Thursday, August 14, 2014

Toronto, Lovely City on Lake Ontario

13 August, 2014

We had a great time in Toronto, and are only sorry we didn’t plan to stay here longer.  Bad planning on our part.  But this city is lovely!

First, the city is just pretty.  The business center is full of modern buildings of glass and steel, some innovative, some normal boxy modern – but still, an interesting skyline.  Especially since the CN Tower is here, one of those crazy modern space-age towers with the flashing lit up antenna on top, and probably a rotating something up there too. 

Then the residential areas are full of old Edwardian and Victorian houses, many featuring brick façades with wood gingerbread trim, turrets and towers and gables and bay windows.  Plus little architectural details, for extra ornamentation.  Just because.  Just beautiful!  Plus wrought-iron fencing that not only is beautiful in its own right, but casts very interesting shadows in the mid-day sunlight.

And flowers, flowers, everywhere!  Baskets of flowers hanging from streetlights!  Gardens full of flowers in yards along the streets.  Parks full of flowers, seemingly at every block.  (We even saw a “parkette,” a little tiny park at the end of a block, with a dog run and space to just commune with nature.)
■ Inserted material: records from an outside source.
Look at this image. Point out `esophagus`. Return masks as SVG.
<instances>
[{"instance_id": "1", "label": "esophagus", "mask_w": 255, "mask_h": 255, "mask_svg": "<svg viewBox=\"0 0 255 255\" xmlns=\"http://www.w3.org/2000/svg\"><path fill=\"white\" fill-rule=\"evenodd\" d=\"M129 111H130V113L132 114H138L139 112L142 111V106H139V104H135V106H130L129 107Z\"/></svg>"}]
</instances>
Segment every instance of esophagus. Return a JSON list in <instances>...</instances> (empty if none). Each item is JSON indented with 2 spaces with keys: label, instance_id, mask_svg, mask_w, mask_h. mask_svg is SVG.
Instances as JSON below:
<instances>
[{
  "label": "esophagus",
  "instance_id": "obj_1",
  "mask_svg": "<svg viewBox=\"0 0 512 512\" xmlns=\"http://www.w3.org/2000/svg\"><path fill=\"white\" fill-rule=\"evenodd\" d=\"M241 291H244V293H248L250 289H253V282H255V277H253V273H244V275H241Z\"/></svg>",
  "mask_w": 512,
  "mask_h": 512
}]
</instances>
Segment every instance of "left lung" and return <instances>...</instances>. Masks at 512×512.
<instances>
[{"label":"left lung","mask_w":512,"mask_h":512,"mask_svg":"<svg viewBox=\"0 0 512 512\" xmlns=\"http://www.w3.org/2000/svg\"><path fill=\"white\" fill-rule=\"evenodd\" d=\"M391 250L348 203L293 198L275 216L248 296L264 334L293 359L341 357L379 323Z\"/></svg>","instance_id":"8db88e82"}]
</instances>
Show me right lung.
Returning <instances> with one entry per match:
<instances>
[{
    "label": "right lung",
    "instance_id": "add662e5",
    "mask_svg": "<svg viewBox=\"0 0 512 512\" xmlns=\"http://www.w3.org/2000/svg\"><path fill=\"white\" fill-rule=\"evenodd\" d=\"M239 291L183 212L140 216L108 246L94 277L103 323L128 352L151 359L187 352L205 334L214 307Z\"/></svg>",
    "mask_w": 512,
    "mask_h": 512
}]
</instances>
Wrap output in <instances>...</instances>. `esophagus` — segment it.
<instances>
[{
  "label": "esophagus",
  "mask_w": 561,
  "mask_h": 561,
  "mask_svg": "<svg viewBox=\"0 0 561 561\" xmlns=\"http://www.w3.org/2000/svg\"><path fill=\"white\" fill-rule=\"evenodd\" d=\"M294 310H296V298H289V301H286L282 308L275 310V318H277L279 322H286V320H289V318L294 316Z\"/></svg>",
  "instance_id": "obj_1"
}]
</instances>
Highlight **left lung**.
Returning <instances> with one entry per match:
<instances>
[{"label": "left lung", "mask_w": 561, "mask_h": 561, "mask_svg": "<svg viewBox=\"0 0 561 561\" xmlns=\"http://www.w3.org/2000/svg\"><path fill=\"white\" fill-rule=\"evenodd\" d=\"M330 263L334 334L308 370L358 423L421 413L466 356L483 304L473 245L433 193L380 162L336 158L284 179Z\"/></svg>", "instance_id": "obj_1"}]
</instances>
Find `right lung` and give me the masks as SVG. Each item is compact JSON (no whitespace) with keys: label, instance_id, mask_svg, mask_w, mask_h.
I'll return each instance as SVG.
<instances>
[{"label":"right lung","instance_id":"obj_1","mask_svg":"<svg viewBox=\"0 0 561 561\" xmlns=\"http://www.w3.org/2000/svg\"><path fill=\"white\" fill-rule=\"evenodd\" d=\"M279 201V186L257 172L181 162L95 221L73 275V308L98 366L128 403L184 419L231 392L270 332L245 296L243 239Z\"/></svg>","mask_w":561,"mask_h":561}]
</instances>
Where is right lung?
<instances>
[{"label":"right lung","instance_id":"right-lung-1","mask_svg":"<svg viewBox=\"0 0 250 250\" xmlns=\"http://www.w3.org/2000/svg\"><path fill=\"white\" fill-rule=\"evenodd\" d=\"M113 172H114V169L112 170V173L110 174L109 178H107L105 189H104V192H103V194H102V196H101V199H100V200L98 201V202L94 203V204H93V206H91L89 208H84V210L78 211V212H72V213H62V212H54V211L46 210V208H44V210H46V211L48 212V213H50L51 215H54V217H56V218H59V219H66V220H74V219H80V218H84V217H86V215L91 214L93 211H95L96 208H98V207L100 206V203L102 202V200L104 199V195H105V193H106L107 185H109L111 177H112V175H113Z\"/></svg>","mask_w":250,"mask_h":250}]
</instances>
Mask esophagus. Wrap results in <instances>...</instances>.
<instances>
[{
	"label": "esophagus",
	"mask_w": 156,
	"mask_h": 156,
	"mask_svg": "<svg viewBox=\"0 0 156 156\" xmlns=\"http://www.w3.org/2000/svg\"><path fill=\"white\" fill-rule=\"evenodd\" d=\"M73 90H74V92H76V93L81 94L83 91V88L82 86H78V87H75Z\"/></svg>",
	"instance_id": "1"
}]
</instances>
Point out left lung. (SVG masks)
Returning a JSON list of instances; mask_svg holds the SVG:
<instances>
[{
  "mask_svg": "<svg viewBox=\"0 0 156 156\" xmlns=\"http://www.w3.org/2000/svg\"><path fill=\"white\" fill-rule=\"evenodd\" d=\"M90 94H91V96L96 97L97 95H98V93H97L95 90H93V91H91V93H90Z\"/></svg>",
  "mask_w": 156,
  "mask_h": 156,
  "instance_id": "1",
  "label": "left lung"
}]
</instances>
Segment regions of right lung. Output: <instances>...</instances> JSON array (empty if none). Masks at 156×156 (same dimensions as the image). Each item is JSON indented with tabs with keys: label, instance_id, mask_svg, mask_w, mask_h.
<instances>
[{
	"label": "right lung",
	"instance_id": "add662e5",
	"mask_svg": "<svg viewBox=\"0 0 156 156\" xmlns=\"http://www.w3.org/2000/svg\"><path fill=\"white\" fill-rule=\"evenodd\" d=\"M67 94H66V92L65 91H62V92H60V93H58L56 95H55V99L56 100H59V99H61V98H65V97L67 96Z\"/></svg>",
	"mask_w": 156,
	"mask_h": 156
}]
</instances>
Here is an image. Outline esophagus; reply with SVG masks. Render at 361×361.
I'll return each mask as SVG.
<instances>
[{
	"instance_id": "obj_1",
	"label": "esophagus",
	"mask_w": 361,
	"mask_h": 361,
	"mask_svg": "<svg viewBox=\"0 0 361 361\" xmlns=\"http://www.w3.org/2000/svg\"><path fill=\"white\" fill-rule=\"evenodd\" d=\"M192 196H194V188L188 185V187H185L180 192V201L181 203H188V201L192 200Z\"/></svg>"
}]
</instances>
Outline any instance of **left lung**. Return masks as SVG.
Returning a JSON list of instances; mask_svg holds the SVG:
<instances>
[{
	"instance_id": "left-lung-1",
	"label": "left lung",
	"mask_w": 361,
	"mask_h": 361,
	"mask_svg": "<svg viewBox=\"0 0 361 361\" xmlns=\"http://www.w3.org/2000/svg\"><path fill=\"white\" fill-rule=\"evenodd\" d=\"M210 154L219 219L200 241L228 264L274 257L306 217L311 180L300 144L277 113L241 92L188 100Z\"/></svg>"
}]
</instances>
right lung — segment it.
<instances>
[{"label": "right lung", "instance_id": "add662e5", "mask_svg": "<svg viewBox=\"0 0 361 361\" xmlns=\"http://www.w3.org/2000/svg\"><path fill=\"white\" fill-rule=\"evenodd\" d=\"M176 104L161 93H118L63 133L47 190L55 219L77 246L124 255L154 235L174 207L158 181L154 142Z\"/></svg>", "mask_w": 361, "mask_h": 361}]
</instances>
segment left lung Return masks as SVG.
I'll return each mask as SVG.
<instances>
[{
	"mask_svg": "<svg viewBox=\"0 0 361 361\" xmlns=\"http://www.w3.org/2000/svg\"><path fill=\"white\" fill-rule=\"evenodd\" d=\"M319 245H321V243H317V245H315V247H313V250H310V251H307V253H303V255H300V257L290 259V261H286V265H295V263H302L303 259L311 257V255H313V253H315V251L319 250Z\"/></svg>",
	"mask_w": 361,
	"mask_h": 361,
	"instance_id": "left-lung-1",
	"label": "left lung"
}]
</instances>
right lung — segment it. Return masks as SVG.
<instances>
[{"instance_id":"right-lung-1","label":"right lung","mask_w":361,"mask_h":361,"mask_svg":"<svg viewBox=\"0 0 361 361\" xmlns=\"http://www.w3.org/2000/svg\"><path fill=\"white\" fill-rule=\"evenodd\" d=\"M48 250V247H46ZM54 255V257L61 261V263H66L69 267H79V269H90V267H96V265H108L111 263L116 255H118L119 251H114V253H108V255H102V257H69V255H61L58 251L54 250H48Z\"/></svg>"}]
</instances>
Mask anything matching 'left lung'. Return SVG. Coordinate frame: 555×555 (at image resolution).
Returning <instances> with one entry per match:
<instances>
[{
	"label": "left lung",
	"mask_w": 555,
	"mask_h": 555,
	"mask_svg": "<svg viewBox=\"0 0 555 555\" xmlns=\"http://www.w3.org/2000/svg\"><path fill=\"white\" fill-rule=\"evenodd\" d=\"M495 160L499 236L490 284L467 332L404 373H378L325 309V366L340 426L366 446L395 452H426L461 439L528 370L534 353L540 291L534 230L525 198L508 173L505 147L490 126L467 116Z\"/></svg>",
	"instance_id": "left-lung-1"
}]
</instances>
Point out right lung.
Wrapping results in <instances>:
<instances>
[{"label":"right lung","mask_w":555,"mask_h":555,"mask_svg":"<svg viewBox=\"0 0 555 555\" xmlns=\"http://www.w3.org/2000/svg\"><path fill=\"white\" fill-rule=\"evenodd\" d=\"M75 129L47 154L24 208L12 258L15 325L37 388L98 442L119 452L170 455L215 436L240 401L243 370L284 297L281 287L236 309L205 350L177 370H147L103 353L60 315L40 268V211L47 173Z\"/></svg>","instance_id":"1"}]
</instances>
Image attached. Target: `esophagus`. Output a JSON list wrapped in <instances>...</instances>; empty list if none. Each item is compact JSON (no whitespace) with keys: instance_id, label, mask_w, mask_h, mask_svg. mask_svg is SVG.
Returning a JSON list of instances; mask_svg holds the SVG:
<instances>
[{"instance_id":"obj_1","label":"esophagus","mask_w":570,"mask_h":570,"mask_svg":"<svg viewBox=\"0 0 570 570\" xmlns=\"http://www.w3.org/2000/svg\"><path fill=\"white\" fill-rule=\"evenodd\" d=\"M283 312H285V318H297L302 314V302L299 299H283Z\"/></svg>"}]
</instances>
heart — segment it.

Streets are also lined with trees, so that the feeling is a very green city.  Physically green, but environmentally green as well – there are “litter cans” rather than garbage cans on the street, right next to recycle cans for plastics, cans, and bottles. 

And Toronto has STREET CARS!!!!!  What fun!!!!  For $3, you can ride on the cable car, which stops all along the route – and this includes a transfer so you can switch routes and get around the city.  It’s a great way to see much of Toronto, and just so much more fun than a boring old bus or
subway.

People have been helpful and friendly, and we’ve been having a good time.  We got to our little budget hotel, The Amsterdam, (website www.amsterdamguesthouse.com )  a beautiful old guest house in the area of Toronto called Cabbagetown.  (One wonders whether this was an old cabbage farm, or maybe a farmers market, or, well, maybe something from a Canadian fairy tale with fairies and elves hiding in the cabbage patch?)  

NOTE:  Just got a reply from my friend re Cabbagetown.  Originally, this was a low-income area of the city, and the impoverished people ate a lot of cabbage, because it was inexpensive.  Hence the name.

Anyway, Cabbagetown is sort of a funky area with its own mural, random stencils on the street (the manhole covers here are boring, but the occasional umbrella or something makes up for it).  The area is full of gorgeous buildings housing residences, a few guesthouses, interesting shops and pubs and cafés and bakeries (or patisseries, because Canadian is bilingual and features great French pastries!).  We’ve sampled several cuisines in our two days here, which was wonderful after all that train food.


Our first day, I headed to the Art Gallery of Ontario to meet a friend for a lovely lunch and chat, and a whirlwind tour of the artworks.  I’ve found in our travels that art classes everywhere tend to focus on the established Masters, maybe some “cultural” art of Asia and Africa, and the art of that particular country – so while I know something about artists from the USA, I know nothing about artists from Canada.  It was an enlightening visit, as well as fun hanging with my buddy and just talking and enjoying being together for an afternoon.

Today, Richard and I wandered around our neighbourhood, and then decided to explore further afield.  But the weather changed from sunny and warm to grey with a chilly wind – so we hopped on one of the fun street cars and rode all the way to the end of the line and then back to our neighbourhood.  It was interesting – we went through an Asian area, then an area featuring Indian cuisine and clothing, and then a third section of the city with Muslim bookstores and Middle Eastern cuisine.  All very interesting.

Plus we were wondering how the street cars turn around at the end of the line.  Turns out this line just makes a large loop around the subway station and then heads back along the route.  No turnstile like the cable cars of San Francisco.  No switch the cable and just head in the other direction, the way they do in New Orleans.  Just a big continuous loop.  Interesting.

Not much else to say – there’s so much of Toronto that we would have liked to see, but just didn’t have the time because this is sort of a whirlwind trip, a vacation from our traveling lifestyle.  We realized Toronto is close to the Canadian side of Niagara Falls, which is supposed to be the more spectacular side of the falls – so we’ll have to save that for the next visit.  I only saw one floor of the art gallery, so that will be saved for the next visit.  We didn’t wander around the downtown area, or visit any of the historic buildings, and we didn’t walk through any of the lovely parks.  Again, all of that will be saved for our next visit, as well as some time along the shores of Lake Ontario.  Bad planning on our part.  And we’re sorry to be leaving Toronto much too soon.  I think two or three weeks here would be optimal, so that we could explore and really get to know the city.  It seems to be a wonderful city, and we’d have liked getting to know it better.

We leave tomorrow, for Quebec City.  And will report again from there.